One of the best ways in which technology can help is to level the playing field for those with special needs. In fact, anyone who knows me knows that I have a very special place in my heart for those who have special needs and can be helped by technology used in a positive way. However, it’s often the technology developed for people with special needs that seems to hurt us the worst (think of the television remote—it mainly started as an accessibility aid).
I read a PC Magazine commentary by Lance Ulanoff this morning about digital addiction and a book that will help you with it. Most people don’t need a book—they need a reason and a plan. You can’t combat anything that you’re not convinced you need to combat. Some people are incredibly happy being addicted to technology—I feel sad for them because they’re missing out. If you make your entire world revolve around technology, you’re likely missing out on real friends and relationships with family. You’re also missing out on a vast range of experiences that have nothing to do with technology. However, unless you see that you’re missing out on these things, nothing that I or anyone else says will convince you of anything. So, you need a reason to deal with a digital addition.
If you finally do come up with a good reason, you need a plan. When I gave up smoking years ago, I had to find a way to fill the vacuum. My way of dealing with the addiction is probably unique—I bought some running clothes and a new pair of shoes. Every time I wanted a cigarette, I went for a run instead. For about a month, I actually ended up sleeping on the couch in my running clothes because it was easier than having to get dressed to address an urge in the middle of the night. After about six months I found I had lost 20 pounds and that I felt extremely good. So, something positive came out of getting rid of those cigarettes.
My own technology addiction came sometime after I left the Navy. It seemed as if my wife couldn’t pry me out of my office under any circumstance and that I couldn’t enjoy any activity that didn’t somehow involve my computer. I was constantly worried about missing something—that some event would happen and I wouldn’t be available to deal with it. (If this sounds at all familiar, you likely have a digital addiction too.) I’m not quite sure when it snuck up on me, but it did. As with my cigarette addiction, once I realized I had a problem (my weight skyrocketed and I felt terrible), I came up with a plan to deal with it. I started including daily walks in my regimen, spent time with my wife playing board games, going to shows instead of watching television, went on picnics, started working with wood, and took time to enjoy events at the park. My mother-in-law helped by getting us an annual pass to the zoo. All of these things are part of the plan that fills the void so technology doesn’t rule my life.
The battle to contribute in a positive way to the world and yet not let technology rule my life is ongoing. You’ve seen my posts on self-sufficiency—that’s part of the plan. I don’t carry a cell phone, don’t worry about the messages in my inbox or on my answering machine, and think about things other than writing.

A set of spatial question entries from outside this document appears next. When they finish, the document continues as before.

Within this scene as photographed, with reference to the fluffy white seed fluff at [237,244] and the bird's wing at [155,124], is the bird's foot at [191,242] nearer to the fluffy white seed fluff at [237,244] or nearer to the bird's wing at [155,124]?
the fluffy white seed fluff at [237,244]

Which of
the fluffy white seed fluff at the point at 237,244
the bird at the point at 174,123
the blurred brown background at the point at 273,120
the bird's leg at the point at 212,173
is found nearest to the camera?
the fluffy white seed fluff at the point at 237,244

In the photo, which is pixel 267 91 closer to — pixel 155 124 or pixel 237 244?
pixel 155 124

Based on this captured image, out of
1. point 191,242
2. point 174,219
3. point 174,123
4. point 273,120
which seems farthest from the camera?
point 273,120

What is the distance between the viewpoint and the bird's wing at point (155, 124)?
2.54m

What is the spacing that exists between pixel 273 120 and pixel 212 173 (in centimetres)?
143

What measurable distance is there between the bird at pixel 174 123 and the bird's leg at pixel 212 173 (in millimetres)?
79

Twice a year I shut everything off—the computer doesn’t exist for that time interval—my wife and I get reacquainted. As a result, I’m happier and healthier than I have been in many years. If you find that you can’t leave the technology at home, unplug, and not feel any remorse about doing it, then you have a digital addiction and I encourage you to find both a reason and a plan for dealing with it. Let me know your thoughts about digital addiction at John@JohnMuellerBooks.com.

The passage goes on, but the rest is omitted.